For the first time the #CoSocialCa Mastodon server has started to struggle just a little bit to keep up with the flow of the Fediverse.

Mick 🇨🇦

We’ve usually been “push” heavy but we’ve started to see some spikes in “pull” queue latency. The worst of these spikes was today, where we fell behind by at least a couple minutes for most of the afternoon.

1/?

#MastoAdmin #CoSocialTechOps

Emelia 👸🏻

@mick i wonder if it'd make sense to produce log messages for each instance, actor, activity type, directionality and other properties over time & make that graphable?

What percentage of activities processed or sent in the last day were Delete's, what type of activities does Server Y send me?

(Maybe this also ties into @polotek's question earlier today)

Mick 🇨🇦

This is great! It’s exciting to see our community growing.

I’m going to make a simple change to see if we can better keep up.

The system that we’re running on has plenty of headroom for more sidekiq threads.

2/?

Mick 🇨🇦

@thisismissem @polotek That would be helpful. I’d love to be better able to interpret weird traffic spikes like this.

Without being creepy about it.

Mick 🇨🇦

For anyone interested in understanding the guts of Mastodon, I have found this article from Digital Ocean very helpful: https://www.digitalocean.com/community/tutorials/how-to-scale-your-mastodon-server#perfecting-sidekiq-queues

Eventually we’ll grow so big that we’ll need oodles of sidekiq queues and we’ll want to be able to customize how many types of them we want, and will run them as jobs across multiple servers and so-on.

But for now I’m just going to make the number of threads slightly bigger and see what happens.

3/?

Bruce Elrick

@mick Push and pull depend on the point of view. Would you please clarify as it isn't immediately obvious to me (it occurs to me that I do not have a good mental model of AP)?

Mick 🇨🇦

We’ll do this staging first, because I am a responsible sysadmin (and I am only ever half sure I know what I’m doing.)

We’re running the default config that came with our DigitalOcean droplet, which as a single sidekiq service running 25 threads.

4/?

Mick 🇨🇦

@virtuous_sloth When someone here writes a post, makes a comment, interacts with a remote post, the activity lands in the push queue, and is then distributed to other servers in the network.
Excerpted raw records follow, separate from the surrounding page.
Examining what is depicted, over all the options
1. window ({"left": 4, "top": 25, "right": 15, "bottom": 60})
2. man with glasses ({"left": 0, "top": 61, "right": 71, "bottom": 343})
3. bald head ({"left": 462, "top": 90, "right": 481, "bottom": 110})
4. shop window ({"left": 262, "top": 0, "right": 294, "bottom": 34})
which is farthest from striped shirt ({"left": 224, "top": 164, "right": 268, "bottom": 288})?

This is pretty active on our server but tends to clear very quickly.

The pull queue “Handles tasks such as handling imports, backups, resolving threads, deleting users, and forwarding replies.” And for some reason is getting clogged of late.

Bruce Elrick

@mick interesting. Definitely sounds like pull would be a lot lower workload, but perhaps the push queues have a lot more resources dedicated while pull does not?

Mick 🇨🇦

That article from DigitalOcean suggests that 10-15 threads = 1 GB of RAM.

We also need to give each thread its own DB connection.
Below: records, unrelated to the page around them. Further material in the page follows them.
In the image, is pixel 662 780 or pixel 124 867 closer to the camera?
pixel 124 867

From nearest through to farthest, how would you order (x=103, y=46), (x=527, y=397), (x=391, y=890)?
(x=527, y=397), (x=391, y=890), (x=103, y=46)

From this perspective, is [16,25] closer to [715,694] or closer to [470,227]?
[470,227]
In staging the DB is local, so we don’t need to worry too much about a few extra connections.

In production, we’re connected to a DB pool that will funnel the extra connections into a smaller number of connections to the DB. Our Database server still has oodles of capacity to keep up with all of this.

5/?

Mick 🇨🇦

Staging server only has 2 GB of RAM but it also has virtually no queue activity so let’s give it a shot.

Having confirmed that we have sufficient resources to accommodate the increase and then picked a number out of hat, I’m going to increase the number of threads to 40.

6/?

Mick 🇨🇦

No signs of trouble. Everything still hunky-dory in staging.

On to production.

If this is the last post you read from our server then something has gone very wrong.

7/?

Mick 🇨🇦

@virtuous_sloth Only thing I can figure is that we’ve taken on a bunch of new followers as a server and tipped across some threshold? Or the users we follow are more chatty of late?

It did start when Eurovision began, but as a small server of Canadians idk how much Eurovision discussion we were plugged into.

A few more threads ought to help. If not, I’ll delve deeper.

Mick 🇨🇦

Aaaand we’re good.

I’ll keep an eye on things over the next days and week and see if this has any measurable impact on performance one way or the other.

And that’s enough recreational server maintenance for one Friday night.

8/?

Marco Rogers

@mick @thisismissem so the thing that has me thinking about this is I was using activitypub.academy to view some logs. I did a follow to my server and it showed that my server continually sent duplicate "Accept" messages back. I can't tell if that's an issue with my server or with the academy. Because I can't see my logs.

Marco Rogers

@mick @thisismissem people told me that activity pub was very "chatty". I understand a lot better why that is now. But I now suspect that there's also a ton of inefficiency there. Because few people are looking at the actual production behavior.

Emelia 👸🏻

@polotek @mick yeah, I've seen that too & I'm not sure if it's a bug on the source mastodon server or on ActivityPub.academy server

Marco Rogers

@thisismissem @mick one thing I know is a problem is retries that build up in sidekiq. Sidekiq will retry jobs basically forever. And when server disappear, their jobs sit in the retry queue failing indefinitely. I'm sure larger instances with infra teams do some cleanup hear. But how are smaller instances supposed to learn about this?

Emelia 👸🏻

@polotek @mick there are retry limits

julian

@[email protected] that's definitely a problem with the sidekiq configuration then. Keeping retries forever just clogs up the queue... I can't imagine they'd be kept forever!